__EXTRAIT__.
-=-=-
Tout cela nous amène à la question : "quel espoir de reprise économique ?"

IV. Quel espoir de reprise économique ?

Le contexte global

"... des données récentes indiquent que la reprise globale ralentit après une reprise initiale relativement rapide. La production occidentale est toujours bien en dessous des tendances d'avant 2008. Le chômage obstinément haut aux Etats-Unis gâche des vies et aigrit la politique. L'Europe a frôlé la déroute d'une seconde crise mondiale en mai lorsque ses principales économies ont accepté de renflouer la Grèce et d'autres pays très endettés risquant le défaut de leur dette souveraine. Le Japon est intervenu sur le marché des monnaies pour la première fois en six ans pour arrêter une montée du yen mettant en péril ses exportations." Cette citation du Financial Times 18 à la veille de la réunion biannuelle du FMI et de la Banque mondiale début octobre reflète les préoccupations de la bourgeoisie.

On peut constater que les plans de reprise en Europe ont jusqu'à présent échoué à produire de forts taux de croissance et on doit souligner avant tout l'augmentation de la dette publique qui, dans certains pays, a amené à mettre en question la capacité de l'Etat à rembourser ses dettes. La Grèce est aux avant-postes de ce groupe de pays, mais la Grande-Bretagne fait aussi partie de ceux dont le niveau d'endettement présente un risque. Le graphique ci-dessous, malgré son intitulé rassurant, montre qu'aux Etats-Unis et dans beaucoup de pays d'Europe, le niveau d'endettement présente un risque. La Grande-Bretagne n'a peut-être pas un niveau de dette aussi considérable que d'autres (axe horizontal), mais son déficit courant est le plus élevé (axe vertical), indiquant à quelle rapidité elle a récemment accumulé de la dette.


 

La plupart des pays en voie de développement n'ont pas de problème de viabilité fiscale 


Deux stratégies distinctes ont été adoptées pour faire face à la récession : celle qui a les faveurs des Etats-Unis et consiste à poursuivre l'endettement et celle qui est de plus en plus adoptée en Europe consistant à diminuer les déficits en imposant des programmes d'austérité. Les Etats-Unis sont en position de mener cette politique parce que le dollar continue à être la monnaie de référence, ce qui leur permet de financer leur déficit en imprimant des billets, une option à laquelle leurs rivaux ne peuvent recourir. Les autres pays sont plus contraints par leur dette et ce fait en lui-même apporte des éléments de réponse à la question qui se pose concernant les limites de l'endettement. Une évolution récente au niveau international a été l'augmentation des efforts pour utiliser les taux de change afin d'être plus compétitif, ce qui est crucial pour utiliser les exportations en vue de restaurer la situation économique d'un pays. Une deuxième cause est la lutte qui oppose les pays excédentaires aux pays déficitaires sur la question des taux de change. Elle s'exerce entre la Chine et les Etats-Unis où la dévaluation du dollar par rapport au yuan non seulement réduirait la compétitivité des marchandises chinoises mais dévaluerait également ses énormes avoirs en dollars américains (c'est l'une des raisons pour lesquelles la Chine a utilisé une partie de ses réserves pour acheter des avoirs dans différents pays, y compris en GB). La politique d'assouplissement monétaire ("quantitative easing", QE) joue un rôle dans la dévaluation des monnaies puisqu'elle participe d'augmenter la création de monnaie, ce qui donne un nouvel éclairage à l'annonce récente par le Japon d'un nouveau round sur le QE. Les Etats-Unis et la GB envisagent la même chose. Ce que cela implique, c'est une perte de l'unité qu'on a connue en pleine crise et son remplacement par l'attitude du chacun pour soi. Un journaliste du Financial Times commentant ces événements écrivait récemment : "Comme dans les années 1930, tout le monde cherche à sortir de la crise grâce aux exportations ce que, par définition, tous ne peuvent faire. Aussi des déséquilibres globaux se développent à nouveau, comme le risque de protectionnisme.19 Les pressions grandissent mais nous ne pouvons pas encore dire si la bourgeoisie y succombera.
-=-=-
__DONNÉES SOURCES__.
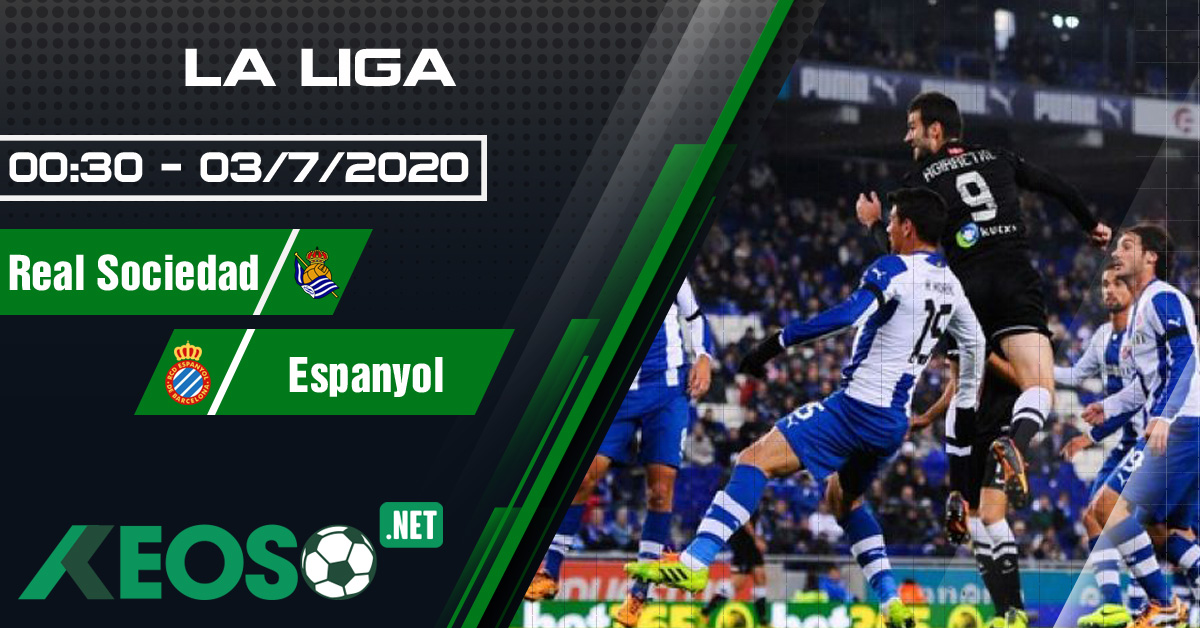 Soi kèo, nhận định Real Sociedad vs Espanyol 00h30 ngày 03/07/2020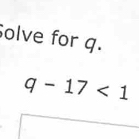 olve for q.
q-17<1</tex>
-=-=-
__CONSIGNE 1__.
Selon l'extrait, pourquoi le Japon est-il intervenu sur le marché des monnaies ?
__CONSIGNE 2__.
Transformez en liste le paragraphe de l'extrait qui commence par « On peut constater que les plans de reprise », sans perdre ses faits principaux.

__SOLUTION 1__.
Pour arrêter une montée du yen qui mettait en péril ses exportations.

__SOLUTION 2__.
- Jusqu'à présent, les plans de reprise en Europe n'ont pas produit de forts taux de croissance.
- La dette publique a augmenté. Dans certains pays, on doute de la capacité de l'État à rembourser.
- La Grèce est en tête de ces pays, et le niveau d'endettement de la Grande-Bretagne présente aussi un risque.
- Le graphique montre que le niveau d'endettement présente un risque aux États-Unis et dans beaucoup de pays d'Europe.
- La dette de la Grande-Bretagne est peut-être moins lourde que celle d'autres pays, mais son déficit courant est le plus élevé, signe qu'elle s'est endettée rapidement ces derniers temps.